* [Study questions]:
A - Write out the stretch of the EU soil loss text from "According to future" through "in forest areas.".
B - Summarize the EU soil loss text in two sentences.
C - Answer these questions from the EU soil loss text:
(i) How long does it take to form one cm of new soil under natural temperate grasslands?
(ii) Which three countries had the lowest average annual rates of soil erosion by water?
(iii) By what percentage have recent policy interventions reduced the rate of soil loss for arable lands?

[Page excerpt Boundary: Start]

The fact that it takes 100 years to form one cm of new soil under natural temperate grasslands gives insight into the magnitude of the problem of soil loss in the EU, said the JRC.

The JRC estimated that an average of 2.46 tons per hectare of soil are lost every year across the EU from land that is prone to erosion (agricultural, forests and semi-natural areas).

Soil erosion by water accounts for the greatest loss of soil in Europe compared to other erosion processes, such as wind. In particular, the highest average annual rates of soil erosion by water were in Italy, Slovenia and Austria, and the lowest were in Finland, Estonia and the Netherlands.

Moreover, agricultural lands account for 68.3 percent of total soil losses, while forests account for less than one percent.

While recent policy interventions have reduced the rate of soil loss in the EU by an average of 9.5 percent overall, and by 20 percent for arable lands, the study found that four million hectares of EU croplands have unsustainable rates of soil loss (more than five tons per hectare per year).

According to future land use scenarios, estimations are that rates of soil loss by water would fall slightly by 2050, mainly due to an increase in forest areas.

However, pressures to increase the amount of arable land for food and fuel could offset the reduction, unless more sustainable land management practices are applied.

On the other hand, climate change scenarios estimate that the soil loss rates may increase by 10 to 15 percent by 2050 due to an analogous increase of rainfall-induced erosion in Europe, said the study.

[Page excerpt Boundary: End]
[Data shown Boundary: Start]

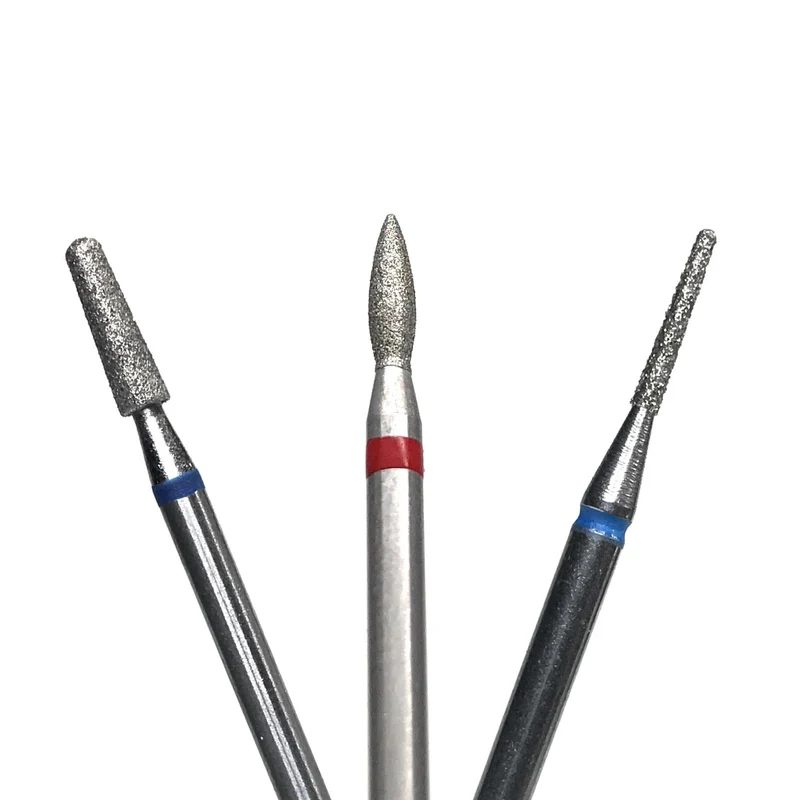 Diamond e-file nail drill bit set, Rounded cone, Flame drop, Needle, Russian electric file bits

[Data shown Boundary: End]

* [Answers for this exercise]:
A -
According to future land use scenarios, estimations are that rates of soil loss by water would fall slightly by 2050, mainly due to an increase in forest areas.

B - The JRC estimates that erosion-prone land across the EU loses an average of 2.46 tons of soil per hectare each year, with water erosion the largest cause and agricultural land accounting for 68.3 percent of the losses. Policy measures have reduced the rate of loss, yet four million hectares of EU cropland still lose soil at unsustainable rates, and climate change scenarios suggest loss rates may rise by 10 to 15 percent by 2050.

C -
(i) 100 years.
(ii) Finland, Estonia and the Netherlands.
(iii) 20 percent.